I tossed Pkstzk’s letter onto my couch and carried
my travel case into the office. After
offloading my compad and grooming kit, I decided not to take any chances, and
unpacked Rtrtr as well.
Stalking back into the front room,
I moved the offending envelope onto the floor and blasted it with Rtrtr’s
lowest setting. Destroy the
evidence. Burn the writer, by
proxy. The resulting fire left a
charred mark on the plasticrete, but the property damage was worth it. I felt a little better for indulging my
feelings.
I would
need my best frenzy management strategies to deal with Pkstzk and her
troubles. Even if she stayed
well-behaved – and that wasn’t guaranteed – there would still be nosy
constables to deal with. The investigation of her mate's death
might stray into old, deep waters. My
past self, a more nervous, trigger-happy self, still lurked about, just waiting
for an excuse to leap forward… or run away.

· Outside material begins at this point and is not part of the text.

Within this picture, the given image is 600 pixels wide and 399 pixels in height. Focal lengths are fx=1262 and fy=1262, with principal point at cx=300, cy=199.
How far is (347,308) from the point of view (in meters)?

Swimming backward against time made it easier for younger me to
influence older me.
There
were a couple of days yet before the next rest day. Lots of time to relax. I was glad I didn’t have to scramble uptown
right away to meet Pkstzk. I’d be able
to let go of my presently agitated state of mind. That was presuming I didn't work myself up more in the meantime.
Despite that concern, I felt like I should do
some background research. I ought to check the history on
Pkstzk and her mate. I could review public records about the murder case. Maybe I'd see what I could find about the old
pack.
I already knew that one packmate, Fzpktk, was dead,
killed by constables while resisting arrest.
Rsspkz was in prison for life,
along with Vztrrp. The three of them had
been identified on a job gone bad where sapients died. I wasn’t sure which of them, if any, had
actually killed, but as far as the law was concerned, they were all
guilty of murder.
Tklth had managed to escape the dragnet and made it off-planet. Her trail was cold. While I grabbed a drink and a snack, I
confirmed that absence of information. Her
name turned up nothing on the news media.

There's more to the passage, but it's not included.